● **AIM OF THE EXERCISE**: Please quote all of the records below word for word, keeping each line and its order unchanged.

● **SUPPLIED DATA**:
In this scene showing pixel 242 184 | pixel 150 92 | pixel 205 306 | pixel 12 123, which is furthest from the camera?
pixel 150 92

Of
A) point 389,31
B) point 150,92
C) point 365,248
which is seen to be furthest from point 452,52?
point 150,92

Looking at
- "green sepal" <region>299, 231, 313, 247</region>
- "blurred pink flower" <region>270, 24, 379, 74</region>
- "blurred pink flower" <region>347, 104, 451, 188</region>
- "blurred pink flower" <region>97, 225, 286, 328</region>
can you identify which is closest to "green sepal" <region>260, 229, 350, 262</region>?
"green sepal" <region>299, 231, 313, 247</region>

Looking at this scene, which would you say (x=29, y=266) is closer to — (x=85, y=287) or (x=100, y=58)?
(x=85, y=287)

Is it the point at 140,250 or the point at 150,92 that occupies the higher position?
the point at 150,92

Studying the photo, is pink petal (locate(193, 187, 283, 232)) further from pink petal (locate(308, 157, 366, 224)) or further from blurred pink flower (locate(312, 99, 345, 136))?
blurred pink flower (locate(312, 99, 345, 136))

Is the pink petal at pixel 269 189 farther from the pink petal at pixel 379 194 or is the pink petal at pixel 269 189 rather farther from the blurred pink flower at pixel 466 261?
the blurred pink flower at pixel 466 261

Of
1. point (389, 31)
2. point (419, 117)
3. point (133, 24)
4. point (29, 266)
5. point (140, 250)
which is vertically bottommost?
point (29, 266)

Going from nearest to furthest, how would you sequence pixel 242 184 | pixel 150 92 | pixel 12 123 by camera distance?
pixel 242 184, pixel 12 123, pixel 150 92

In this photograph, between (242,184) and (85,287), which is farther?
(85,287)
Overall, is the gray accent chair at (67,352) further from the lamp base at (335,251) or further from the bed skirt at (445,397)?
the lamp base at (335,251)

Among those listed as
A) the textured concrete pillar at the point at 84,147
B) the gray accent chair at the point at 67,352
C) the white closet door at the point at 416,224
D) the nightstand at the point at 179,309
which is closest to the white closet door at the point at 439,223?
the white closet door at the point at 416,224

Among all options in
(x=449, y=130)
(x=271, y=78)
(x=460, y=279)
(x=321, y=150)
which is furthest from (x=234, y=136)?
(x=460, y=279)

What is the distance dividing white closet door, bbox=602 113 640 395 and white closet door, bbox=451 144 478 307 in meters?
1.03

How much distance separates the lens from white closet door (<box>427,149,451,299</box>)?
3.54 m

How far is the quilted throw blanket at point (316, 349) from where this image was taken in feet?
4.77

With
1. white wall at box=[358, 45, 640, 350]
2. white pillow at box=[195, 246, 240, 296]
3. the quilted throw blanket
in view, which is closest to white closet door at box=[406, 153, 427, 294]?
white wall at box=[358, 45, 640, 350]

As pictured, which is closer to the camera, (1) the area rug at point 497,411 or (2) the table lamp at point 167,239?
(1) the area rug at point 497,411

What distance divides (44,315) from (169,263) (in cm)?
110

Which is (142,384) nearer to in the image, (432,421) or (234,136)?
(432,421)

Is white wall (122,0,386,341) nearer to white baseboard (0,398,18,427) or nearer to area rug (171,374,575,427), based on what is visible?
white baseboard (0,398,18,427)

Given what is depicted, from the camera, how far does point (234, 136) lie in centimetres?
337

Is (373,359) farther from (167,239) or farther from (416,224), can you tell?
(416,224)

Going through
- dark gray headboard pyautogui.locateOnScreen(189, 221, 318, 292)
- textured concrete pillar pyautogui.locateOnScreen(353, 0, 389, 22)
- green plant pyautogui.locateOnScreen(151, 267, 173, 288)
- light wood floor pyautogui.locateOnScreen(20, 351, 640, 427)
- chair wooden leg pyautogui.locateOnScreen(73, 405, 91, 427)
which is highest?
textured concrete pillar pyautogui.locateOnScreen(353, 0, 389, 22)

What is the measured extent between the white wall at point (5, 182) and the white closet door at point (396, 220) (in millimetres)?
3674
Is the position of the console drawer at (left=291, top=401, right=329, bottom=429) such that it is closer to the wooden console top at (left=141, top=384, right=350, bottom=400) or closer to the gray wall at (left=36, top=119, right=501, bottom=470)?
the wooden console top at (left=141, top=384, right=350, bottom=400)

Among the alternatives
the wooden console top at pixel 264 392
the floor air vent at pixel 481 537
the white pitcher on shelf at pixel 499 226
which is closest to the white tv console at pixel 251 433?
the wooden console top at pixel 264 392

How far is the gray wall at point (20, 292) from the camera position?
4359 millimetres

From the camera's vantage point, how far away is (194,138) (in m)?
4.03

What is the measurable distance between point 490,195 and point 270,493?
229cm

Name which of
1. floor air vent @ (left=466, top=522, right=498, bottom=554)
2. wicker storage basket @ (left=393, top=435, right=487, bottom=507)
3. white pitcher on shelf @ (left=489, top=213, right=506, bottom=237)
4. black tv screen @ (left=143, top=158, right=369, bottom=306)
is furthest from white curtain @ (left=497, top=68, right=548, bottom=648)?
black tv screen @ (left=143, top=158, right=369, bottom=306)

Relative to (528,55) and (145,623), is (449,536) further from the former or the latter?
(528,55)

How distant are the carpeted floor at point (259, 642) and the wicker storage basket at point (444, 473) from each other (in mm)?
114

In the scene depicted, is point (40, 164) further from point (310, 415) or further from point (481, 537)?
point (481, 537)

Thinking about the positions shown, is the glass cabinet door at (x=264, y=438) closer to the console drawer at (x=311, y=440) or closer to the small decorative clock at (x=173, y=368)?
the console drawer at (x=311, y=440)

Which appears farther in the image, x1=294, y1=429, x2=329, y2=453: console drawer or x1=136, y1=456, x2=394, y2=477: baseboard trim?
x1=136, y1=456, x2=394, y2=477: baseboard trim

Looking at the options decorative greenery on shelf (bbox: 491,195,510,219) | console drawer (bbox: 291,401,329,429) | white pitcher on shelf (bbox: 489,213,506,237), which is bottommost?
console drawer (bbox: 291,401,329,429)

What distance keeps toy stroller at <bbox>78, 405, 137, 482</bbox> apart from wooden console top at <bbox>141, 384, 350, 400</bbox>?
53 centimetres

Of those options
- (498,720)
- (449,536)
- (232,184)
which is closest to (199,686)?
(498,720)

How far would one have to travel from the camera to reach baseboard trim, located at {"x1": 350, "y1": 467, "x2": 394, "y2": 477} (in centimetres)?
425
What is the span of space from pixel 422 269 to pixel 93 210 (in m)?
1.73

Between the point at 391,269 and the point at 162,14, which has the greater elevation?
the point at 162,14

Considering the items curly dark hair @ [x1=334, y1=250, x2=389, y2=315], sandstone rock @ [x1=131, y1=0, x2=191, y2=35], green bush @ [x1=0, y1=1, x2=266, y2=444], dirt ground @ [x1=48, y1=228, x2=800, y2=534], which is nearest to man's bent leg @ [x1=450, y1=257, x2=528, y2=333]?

● **FINAL RESULT**:
In this scene showing pixel 242 184 | pixel 150 92 | pixel 205 306 | pixel 12 123, which is furthest from the camera?
pixel 150 92

Of
A) point 389,31
B) point 150,92
C) point 365,248
which is seen to be furthest from point 452,52?
point 150,92

Looking at
- "green sepal" <region>299, 231, 313, 247</region>
- "blurred pink flower" <region>270, 24, 379, 74</region>
- "blurred pink flower" <region>347, 104, 451, 188</region>
- "blurred pink flower" <region>97, 225, 286, 328</region>
can you identify which is closest to "green sepal" <region>260, 229, 350, 262</region>?
"green sepal" <region>299, 231, 313, 247</region>

Looking at this scene, which would you say (x=29, y=266) is closer to — (x=85, y=287) or (x=100, y=58)?
(x=85, y=287)

Is it the point at 140,250 or the point at 150,92 that occupies the higher position?
the point at 150,92

Studying the photo, is pink petal (locate(193, 187, 283, 232)) further from pink petal (locate(308, 157, 366, 224)) or further from blurred pink flower (locate(312, 99, 345, 136))?
blurred pink flower (locate(312, 99, 345, 136))

Is the pink petal at pixel 269 189 farther from the pink petal at pixel 379 194 or is the pink petal at pixel 269 189 rather farther from the blurred pink flower at pixel 466 261?
the blurred pink flower at pixel 466 261

Of
1. point (389, 31)
2. point (419, 117)
3. point (133, 24)
4. point (29, 266)
5. point (140, 250)
which is vertically bottommost?
point (29, 266)

Going from nearest to furthest, how would you sequence pixel 242 184 | pixel 150 92 | pixel 12 123 by camera distance?
pixel 242 184, pixel 12 123, pixel 150 92

In this photograph, between (242,184) and (85,287), which is farther?
(85,287)
Overall, is the gray accent chair at (67,352) further from the lamp base at (335,251) or further from the bed skirt at (445,397)?
the lamp base at (335,251)

Among those listed as
A) the textured concrete pillar at the point at 84,147
B) the gray accent chair at the point at 67,352
C) the white closet door at the point at 416,224
D) the nightstand at the point at 179,309
which is closest to the white closet door at the point at 439,223?
the white closet door at the point at 416,224

Among all options in
(x=449, y=130)
(x=271, y=78)
(x=460, y=279)
(x=321, y=150)
which is furthest from (x=234, y=136)?
(x=460, y=279)

What is the distance dividing white closet door, bbox=602 113 640 395 and white closet door, bbox=451 144 478 307 in meters?
1.03

How much distance separates the lens from white closet door (<box>427,149,451,299</box>)?
3.54 m

How far is the quilted throw blanket at point (316, 349) from where this image was taken in feet?
4.77

With
1. white wall at box=[358, 45, 640, 350]
2. white pillow at box=[195, 246, 240, 296]
3. the quilted throw blanket
in view, which is closest to white closet door at box=[406, 153, 427, 294]?
white wall at box=[358, 45, 640, 350]

As pictured, which is closer to the camera, (1) the area rug at point 497,411 or (2) the table lamp at point 167,239?
(1) the area rug at point 497,411

What distance divides (44,315) from (169,263) (in cm)?
110

Which is (142,384) nearer to in the image, (432,421) or (234,136)?
(432,421)

Is white wall (122,0,386,341) nearer to white baseboard (0,398,18,427) or nearer to area rug (171,374,575,427), based on what is visible?
white baseboard (0,398,18,427)

Given what is depicted, from the camera, how far does point (234, 136) lie in centimetres?
337

Is (373,359) farther from (167,239) or farther from (416,224), can you tell?
(416,224)

Going through
- dark gray headboard pyautogui.locateOnScreen(189, 221, 318, 292)
- textured concrete pillar pyautogui.locateOnScreen(353, 0, 389, 22)
- green plant pyautogui.locateOnScreen(151, 267, 173, 288)
- light wood floor pyautogui.locateOnScreen(20, 351, 640, 427)
- chair wooden leg pyautogui.locateOnScreen(73, 405, 91, 427)
which is highest?
textured concrete pillar pyautogui.locateOnScreen(353, 0, 389, 22)

What is the measured extent between the white wall at point (5, 182) and the white closet door at point (396, 220) (in millimetres)?
3674
Is the position of the console drawer at (left=291, top=401, right=329, bottom=429) such that it is closer to the wooden console top at (left=141, top=384, right=350, bottom=400) or closer to the gray wall at (left=36, top=119, right=501, bottom=470)?
the wooden console top at (left=141, top=384, right=350, bottom=400)

Among the alternatives
the wooden console top at pixel 264 392
the floor air vent at pixel 481 537
the white pitcher on shelf at pixel 499 226
which is closest to the white tv console at pixel 251 433?
the wooden console top at pixel 264 392

How far is the gray wall at point (20, 292) from the camera position?
4359 millimetres

From the camera's vantage point, how far away is (194,138) (in m)?
4.03

What is the measurable distance between point 490,195 and point 270,493?
229cm

Name which of
1. floor air vent @ (left=466, top=522, right=498, bottom=554)
2. wicker storage basket @ (left=393, top=435, right=487, bottom=507)
3. white pitcher on shelf @ (left=489, top=213, right=506, bottom=237)
4. black tv screen @ (left=143, top=158, right=369, bottom=306)
is furthest from white curtain @ (left=497, top=68, right=548, bottom=648)?
black tv screen @ (left=143, top=158, right=369, bottom=306)

Relative to (528,55) and (145,623), is (449,536) further from the former or the latter?
(528,55)

How distant are the carpeted floor at point (259, 642) and the wicker storage basket at point (444, 473) from each other (in mm)?
114

In the scene depicted, is point (40, 164) further from point (310, 415) or further from point (481, 537)?
point (481, 537)

Thinking about the positions shown, is the glass cabinet door at (x=264, y=438) closer to the console drawer at (x=311, y=440) or closer to the small decorative clock at (x=173, y=368)?
the console drawer at (x=311, y=440)

Which appears farther in the image, x1=294, y1=429, x2=329, y2=453: console drawer or x1=136, y1=456, x2=394, y2=477: baseboard trim?
x1=136, y1=456, x2=394, y2=477: baseboard trim

Looking at the options decorative greenery on shelf (bbox: 491,195,510,219) | console drawer (bbox: 291,401,329,429) | white pitcher on shelf (bbox: 489,213,506,237), which is bottommost?
console drawer (bbox: 291,401,329,429)

What distance keeps toy stroller at <bbox>78, 405, 137, 482</bbox> apart from wooden console top at <bbox>141, 384, 350, 400</bbox>?
53 centimetres

Of those options
- (498,720)
- (449,536)
- (232,184)
which is closest to (199,686)?
(498,720)

How far would one have to travel from the camera to reach baseboard trim, located at {"x1": 350, "y1": 467, "x2": 394, "y2": 477} (in centimetres)?
425
What is the span of space from pixel 422 269 to pixel 93 210 (in m)?
1.73

Between the point at 391,269 and the point at 162,14, which has the greater elevation?
the point at 162,14

Considering the items curly dark hair @ [x1=334, y1=250, x2=389, y2=315], sandstone rock @ [x1=131, y1=0, x2=191, y2=35], green bush @ [x1=0, y1=1, x2=266, y2=444], dirt ground @ [x1=48, y1=228, x2=800, y2=534], which is nearest to man's bent leg @ [x1=450, y1=257, x2=528, y2=333]?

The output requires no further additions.